Salah satu hasil dari ekonomi yang terlarang adalah tentara cadangan bekerja longgar, pemuda misiki dari sekte Syiah, Alawite yang telah terbukti berguna untuk rezim, membuat paranoid musuh.
Di daerah misik Mazzeh, barat Damaskus, kelompok pemuda, sebagian besar pria Alawite tinddal di akomodasi yang dibangun untuk mereka oleh Hafez al-Assad pada tahun 1980. Area tersebut dikenal dengan Mazzeh 86, setelah setahun mereka tiba dari pedesaan dengan janji makanan murah dan akomodasi bersubsidi.
Saat pemberontakan dimulai pada Maret 2011, jajaran yang disebut Shabiha ini membengkak, dan mereka mulai membayar utang mereka kepada rezim dengan melakukan banyak pekerjaan dan menekan perbedaan pendapat.
Ketika sekitar 20.000 orang datang untuk menghadiri pemakaman dadakan di Mazzeh pada Februari tahun ini, misalnya, itu adalah Shabiha yang menembaki para pengunjuk rasa, menurut demonstran yang diwawancarai oleh The Guardian.
Setiap kali pihak oposisi melaksanakan segala jenis rapat umum atau pemakaman di ibukota, sejumlah besar pria dan pemuda bersenjata mengenakan pakaian khaki muncul di jalan-jalan di dekatnya menunggu alasan untuk campur tangan.
Tapi di tengah kekacauan dan ketegangan sektarian revolusi Suriah di Homs, shabiha benar-benar memperlihatkan premanisme mereka.
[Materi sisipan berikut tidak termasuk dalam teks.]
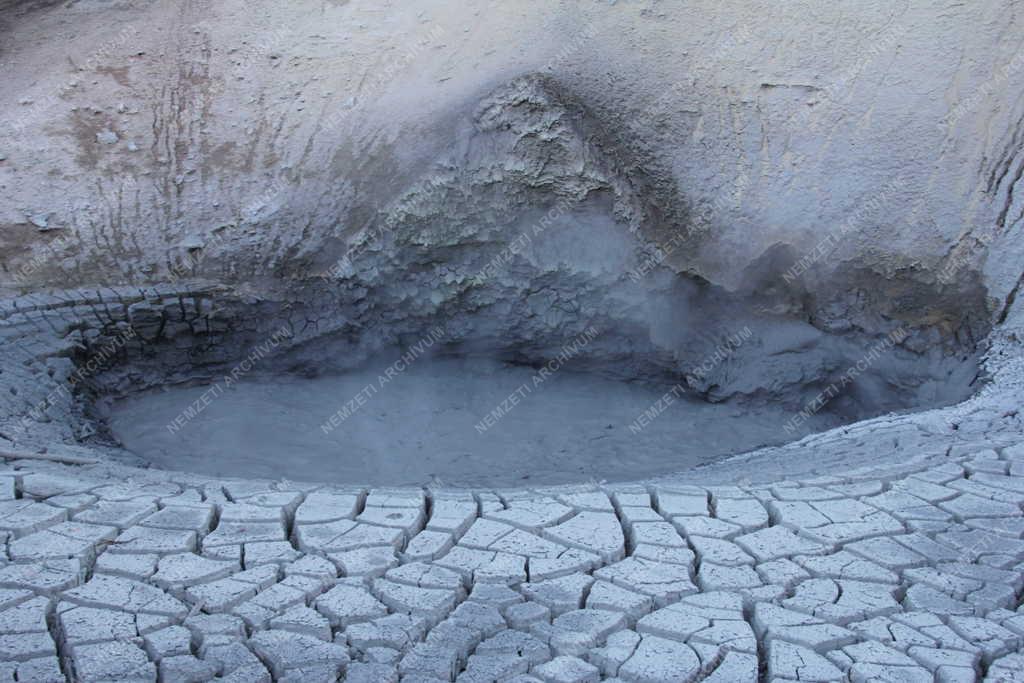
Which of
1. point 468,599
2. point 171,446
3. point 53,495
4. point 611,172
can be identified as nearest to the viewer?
point 468,599

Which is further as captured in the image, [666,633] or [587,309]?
[587,309]

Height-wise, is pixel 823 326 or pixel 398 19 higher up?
pixel 398 19

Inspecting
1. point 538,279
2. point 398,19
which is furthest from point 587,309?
point 398,19

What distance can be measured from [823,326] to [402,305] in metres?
2.14

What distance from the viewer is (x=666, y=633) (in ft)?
8.06

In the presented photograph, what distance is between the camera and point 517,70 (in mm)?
4898

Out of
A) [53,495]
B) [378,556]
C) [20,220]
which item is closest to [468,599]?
[378,556]

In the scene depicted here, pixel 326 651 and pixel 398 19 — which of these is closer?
pixel 326 651

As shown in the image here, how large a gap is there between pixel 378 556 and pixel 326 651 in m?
0.41

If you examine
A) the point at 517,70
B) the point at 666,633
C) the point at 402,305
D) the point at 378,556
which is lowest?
the point at 666,633

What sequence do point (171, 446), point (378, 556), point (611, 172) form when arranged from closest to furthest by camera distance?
1. point (378, 556)
2. point (171, 446)
3. point (611, 172)

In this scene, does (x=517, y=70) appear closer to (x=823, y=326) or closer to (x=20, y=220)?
(x=823, y=326)

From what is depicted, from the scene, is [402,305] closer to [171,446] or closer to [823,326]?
[171,446]

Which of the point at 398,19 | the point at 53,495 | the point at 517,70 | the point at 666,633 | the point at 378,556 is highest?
the point at 398,19
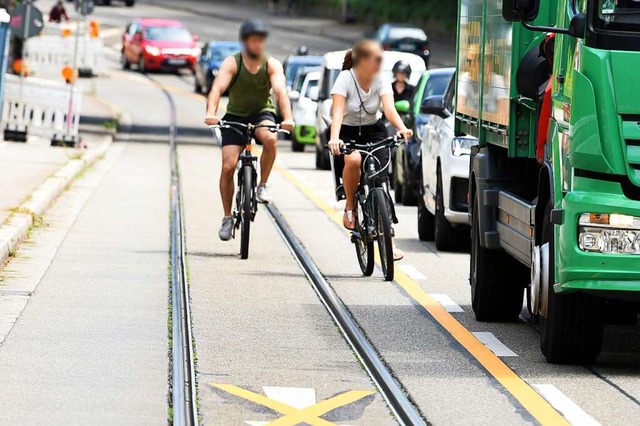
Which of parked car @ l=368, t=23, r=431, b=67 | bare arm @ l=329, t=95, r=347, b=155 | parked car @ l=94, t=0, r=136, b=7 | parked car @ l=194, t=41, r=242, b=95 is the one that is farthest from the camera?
parked car @ l=94, t=0, r=136, b=7

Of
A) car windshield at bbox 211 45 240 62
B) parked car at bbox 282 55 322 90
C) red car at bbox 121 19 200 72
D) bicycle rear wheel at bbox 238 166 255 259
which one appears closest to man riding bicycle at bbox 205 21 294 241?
bicycle rear wheel at bbox 238 166 255 259

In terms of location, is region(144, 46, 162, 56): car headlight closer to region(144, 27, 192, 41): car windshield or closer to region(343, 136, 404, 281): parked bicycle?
region(144, 27, 192, 41): car windshield

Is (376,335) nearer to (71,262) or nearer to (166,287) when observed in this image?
(166,287)

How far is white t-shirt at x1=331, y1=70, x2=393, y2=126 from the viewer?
13164 mm

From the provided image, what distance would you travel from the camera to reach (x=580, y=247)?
8430mm

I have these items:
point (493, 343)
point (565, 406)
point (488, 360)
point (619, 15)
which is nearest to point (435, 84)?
point (493, 343)

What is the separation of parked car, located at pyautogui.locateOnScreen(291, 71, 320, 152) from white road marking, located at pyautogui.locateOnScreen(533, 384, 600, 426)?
2169 centimetres

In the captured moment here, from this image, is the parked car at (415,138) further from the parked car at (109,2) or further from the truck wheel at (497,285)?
the parked car at (109,2)

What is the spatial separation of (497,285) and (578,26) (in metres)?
2.52

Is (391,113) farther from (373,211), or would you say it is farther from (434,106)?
(434,106)

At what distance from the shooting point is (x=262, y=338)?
991 cm

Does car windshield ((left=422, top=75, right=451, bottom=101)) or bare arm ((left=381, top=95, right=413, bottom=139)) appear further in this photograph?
car windshield ((left=422, top=75, right=451, bottom=101))

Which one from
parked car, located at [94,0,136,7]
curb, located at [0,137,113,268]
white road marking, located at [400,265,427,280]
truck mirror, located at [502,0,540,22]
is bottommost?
white road marking, located at [400,265,427,280]

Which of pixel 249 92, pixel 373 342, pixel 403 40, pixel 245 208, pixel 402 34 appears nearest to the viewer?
pixel 373 342
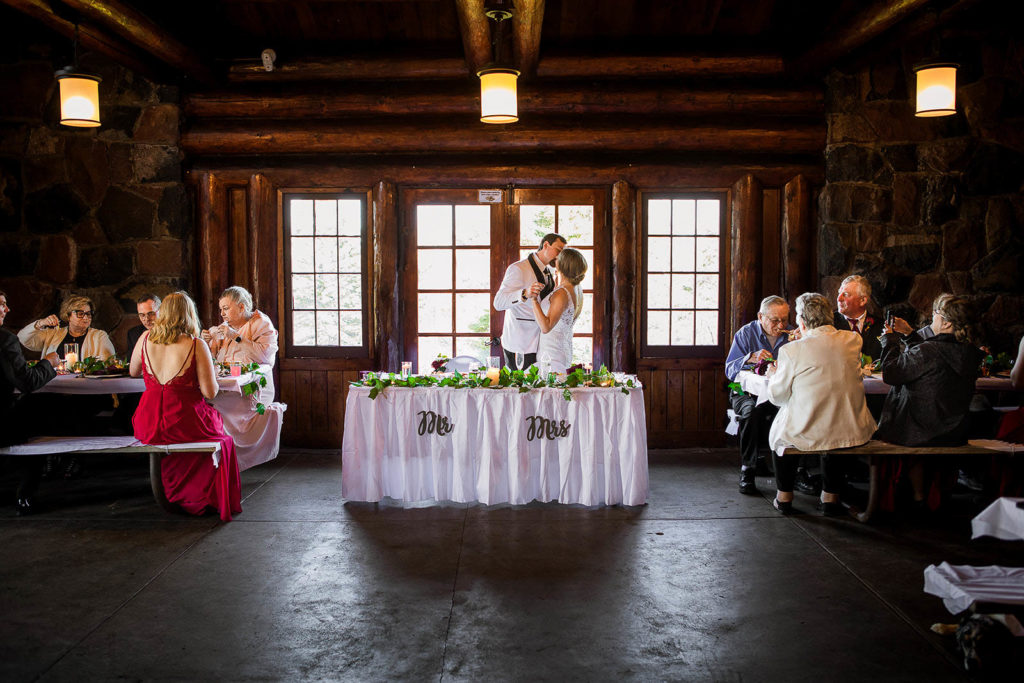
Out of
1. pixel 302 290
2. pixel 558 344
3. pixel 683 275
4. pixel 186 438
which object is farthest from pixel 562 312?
pixel 302 290

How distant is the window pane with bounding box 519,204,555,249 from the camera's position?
23.4 ft

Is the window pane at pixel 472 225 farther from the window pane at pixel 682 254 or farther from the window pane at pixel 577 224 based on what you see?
the window pane at pixel 682 254

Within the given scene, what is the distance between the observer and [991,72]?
6.66m

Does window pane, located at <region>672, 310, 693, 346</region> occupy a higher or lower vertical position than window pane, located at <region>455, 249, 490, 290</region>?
lower

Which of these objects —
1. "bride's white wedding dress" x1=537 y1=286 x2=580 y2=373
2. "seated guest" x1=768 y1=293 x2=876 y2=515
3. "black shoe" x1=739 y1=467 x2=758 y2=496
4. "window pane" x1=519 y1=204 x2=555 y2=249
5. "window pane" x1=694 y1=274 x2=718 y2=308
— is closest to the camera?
"seated guest" x1=768 y1=293 x2=876 y2=515

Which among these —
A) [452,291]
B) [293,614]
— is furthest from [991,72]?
[293,614]

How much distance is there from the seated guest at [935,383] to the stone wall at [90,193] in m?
5.89

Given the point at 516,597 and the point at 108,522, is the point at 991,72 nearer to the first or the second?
the point at 516,597

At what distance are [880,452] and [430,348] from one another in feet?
13.2

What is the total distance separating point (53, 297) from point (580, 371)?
4975mm

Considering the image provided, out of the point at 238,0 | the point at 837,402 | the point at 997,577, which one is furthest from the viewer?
the point at 238,0

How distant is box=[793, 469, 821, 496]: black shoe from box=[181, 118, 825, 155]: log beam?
9.99ft

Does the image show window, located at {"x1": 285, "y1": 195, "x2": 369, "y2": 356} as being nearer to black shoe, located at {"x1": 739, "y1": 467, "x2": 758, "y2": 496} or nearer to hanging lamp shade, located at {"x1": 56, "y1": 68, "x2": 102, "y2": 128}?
hanging lamp shade, located at {"x1": 56, "y1": 68, "x2": 102, "y2": 128}

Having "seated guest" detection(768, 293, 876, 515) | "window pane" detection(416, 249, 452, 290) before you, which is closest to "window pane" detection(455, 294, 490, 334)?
"window pane" detection(416, 249, 452, 290)
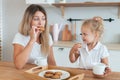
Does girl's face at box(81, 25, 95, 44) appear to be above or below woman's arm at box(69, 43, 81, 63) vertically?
above

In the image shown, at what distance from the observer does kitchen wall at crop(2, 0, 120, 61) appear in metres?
3.10

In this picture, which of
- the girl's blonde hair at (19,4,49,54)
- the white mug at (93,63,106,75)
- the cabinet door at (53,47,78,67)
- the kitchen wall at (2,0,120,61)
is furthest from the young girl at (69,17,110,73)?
the kitchen wall at (2,0,120,61)

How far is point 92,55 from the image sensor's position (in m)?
1.80

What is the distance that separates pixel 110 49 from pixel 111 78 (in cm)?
130

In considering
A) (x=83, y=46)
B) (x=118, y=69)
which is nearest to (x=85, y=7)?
(x=118, y=69)

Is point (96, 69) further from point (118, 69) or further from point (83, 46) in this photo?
point (118, 69)

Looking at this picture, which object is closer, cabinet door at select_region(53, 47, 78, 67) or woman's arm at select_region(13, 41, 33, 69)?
woman's arm at select_region(13, 41, 33, 69)

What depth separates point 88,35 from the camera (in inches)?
69.4

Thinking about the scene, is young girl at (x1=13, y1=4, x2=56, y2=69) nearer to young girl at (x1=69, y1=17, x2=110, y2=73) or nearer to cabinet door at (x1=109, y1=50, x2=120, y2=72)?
young girl at (x1=69, y1=17, x2=110, y2=73)

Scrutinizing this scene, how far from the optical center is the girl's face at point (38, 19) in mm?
1853

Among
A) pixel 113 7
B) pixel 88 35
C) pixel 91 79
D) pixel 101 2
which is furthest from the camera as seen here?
pixel 113 7

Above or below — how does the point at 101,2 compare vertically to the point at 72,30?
above

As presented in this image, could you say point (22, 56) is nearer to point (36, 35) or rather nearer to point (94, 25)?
point (36, 35)

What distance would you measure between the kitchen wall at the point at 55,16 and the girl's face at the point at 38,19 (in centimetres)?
142
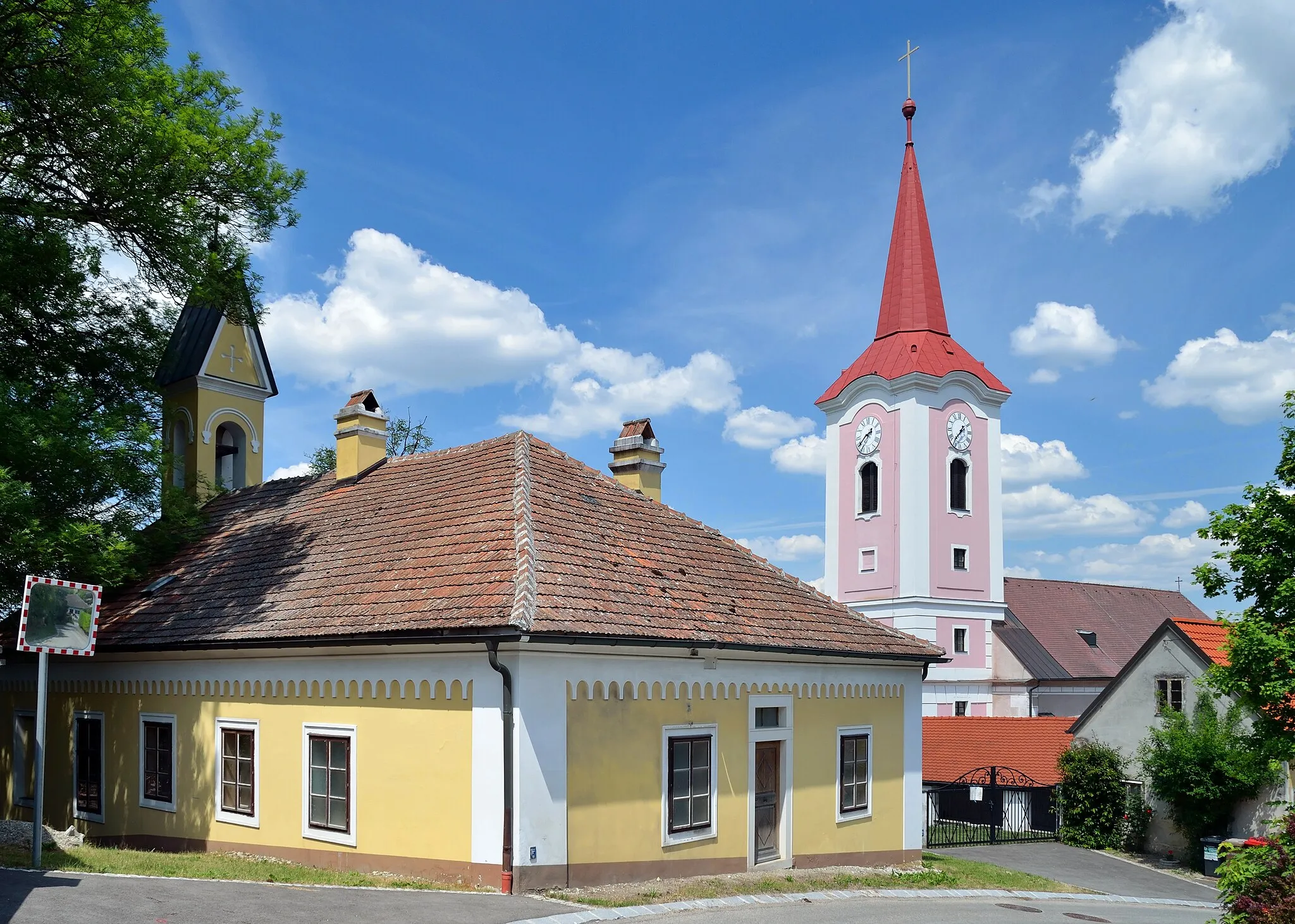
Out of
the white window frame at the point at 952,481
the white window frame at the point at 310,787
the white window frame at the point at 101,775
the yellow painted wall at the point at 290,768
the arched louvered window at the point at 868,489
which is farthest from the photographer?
the arched louvered window at the point at 868,489

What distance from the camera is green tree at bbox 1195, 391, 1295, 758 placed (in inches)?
838

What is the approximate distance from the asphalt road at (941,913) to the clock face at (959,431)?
28.7m

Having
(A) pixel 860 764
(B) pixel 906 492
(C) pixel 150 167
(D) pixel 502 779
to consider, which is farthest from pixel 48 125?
(B) pixel 906 492

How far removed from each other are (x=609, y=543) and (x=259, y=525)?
745 centimetres

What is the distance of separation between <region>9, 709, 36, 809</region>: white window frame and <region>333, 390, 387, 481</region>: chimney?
6.82 meters

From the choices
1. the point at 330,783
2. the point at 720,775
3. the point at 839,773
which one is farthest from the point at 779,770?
the point at 330,783

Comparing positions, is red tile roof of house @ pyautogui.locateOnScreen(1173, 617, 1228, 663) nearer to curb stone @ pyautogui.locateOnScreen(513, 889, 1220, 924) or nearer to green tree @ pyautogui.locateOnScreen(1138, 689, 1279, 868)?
green tree @ pyautogui.locateOnScreen(1138, 689, 1279, 868)

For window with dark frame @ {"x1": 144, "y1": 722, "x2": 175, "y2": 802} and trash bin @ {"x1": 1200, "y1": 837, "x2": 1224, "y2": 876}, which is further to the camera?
trash bin @ {"x1": 1200, "y1": 837, "x2": 1224, "y2": 876}

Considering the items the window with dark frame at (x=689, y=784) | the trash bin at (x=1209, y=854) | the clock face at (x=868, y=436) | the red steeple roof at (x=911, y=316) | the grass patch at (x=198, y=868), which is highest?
the red steeple roof at (x=911, y=316)

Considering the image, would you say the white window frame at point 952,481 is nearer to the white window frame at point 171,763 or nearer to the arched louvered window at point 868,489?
the arched louvered window at point 868,489

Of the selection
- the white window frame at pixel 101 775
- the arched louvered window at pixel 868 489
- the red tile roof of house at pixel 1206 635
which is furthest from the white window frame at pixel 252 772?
the arched louvered window at pixel 868 489

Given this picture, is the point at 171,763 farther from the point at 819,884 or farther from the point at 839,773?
the point at 839,773

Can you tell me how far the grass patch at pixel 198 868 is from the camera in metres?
12.5

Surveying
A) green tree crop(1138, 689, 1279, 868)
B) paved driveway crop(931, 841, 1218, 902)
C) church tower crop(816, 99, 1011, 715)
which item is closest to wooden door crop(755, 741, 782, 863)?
paved driveway crop(931, 841, 1218, 902)
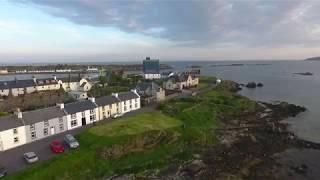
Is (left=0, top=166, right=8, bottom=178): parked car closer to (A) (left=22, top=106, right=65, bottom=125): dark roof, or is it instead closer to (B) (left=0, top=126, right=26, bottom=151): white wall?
(B) (left=0, top=126, right=26, bottom=151): white wall

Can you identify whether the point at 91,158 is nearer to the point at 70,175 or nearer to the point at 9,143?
the point at 70,175

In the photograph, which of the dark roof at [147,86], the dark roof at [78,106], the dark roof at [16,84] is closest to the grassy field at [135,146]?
the dark roof at [78,106]

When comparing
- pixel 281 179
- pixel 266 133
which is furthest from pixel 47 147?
pixel 266 133

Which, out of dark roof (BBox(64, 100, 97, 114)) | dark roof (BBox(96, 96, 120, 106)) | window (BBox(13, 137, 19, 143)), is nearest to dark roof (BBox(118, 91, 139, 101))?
dark roof (BBox(96, 96, 120, 106))

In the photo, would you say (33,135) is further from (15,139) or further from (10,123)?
(10,123)

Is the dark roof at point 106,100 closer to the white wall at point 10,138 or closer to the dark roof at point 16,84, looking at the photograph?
→ the white wall at point 10,138

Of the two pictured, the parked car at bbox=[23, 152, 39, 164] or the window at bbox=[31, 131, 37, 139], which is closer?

Mohammed, seorang aktivis, veteran oposisi di kota tersebut bertemu dengan Guardian pada Februari lalu mengatakan shabiha di Homs menemani tentara Suriah pada penggerebekan dan pos pemeriksaan, namun tampaknya memiliki kepemimpinan dan struktur komando tersebdiri dan menerima pemerintah dari pejabat yang tidak diketahui di tempat lain.
Ketika tentara menyerbu daerah pemberontak atau bergerak melakukan pencarian, shabiha bersama dengan mereka, kadang-kadang di bis, untuk meneror dan mencuri dari penduduk lokal yang sebagian besar Sunni.
“Mereka berpakaian hitam atau berpakaian sama dengan tentara, tetapi mengenakan pita kuning di bahu mereka,” ujar Mohammed pada 13 Mei lalu. Menurut Mohammed, shabiha pindak ke daerahnya di al-Shammas, dan melakukan pembantaian di sana, ia tidak tahu berapa yang tewas.
Karena jumlah mereka telah tumbuh dan ratusan warga Homs meninggalkan kota, jajaran shabiha meningkat, telah bergerak menjelajah seluruh pemukiman dan mencuri barang dan perabot dari rumah-rumah yang kosong. “Mereka tidak meninggalkan apapun di belakang,” ujar Mohammed. “Mereka seperti burung pemakan bangkai.”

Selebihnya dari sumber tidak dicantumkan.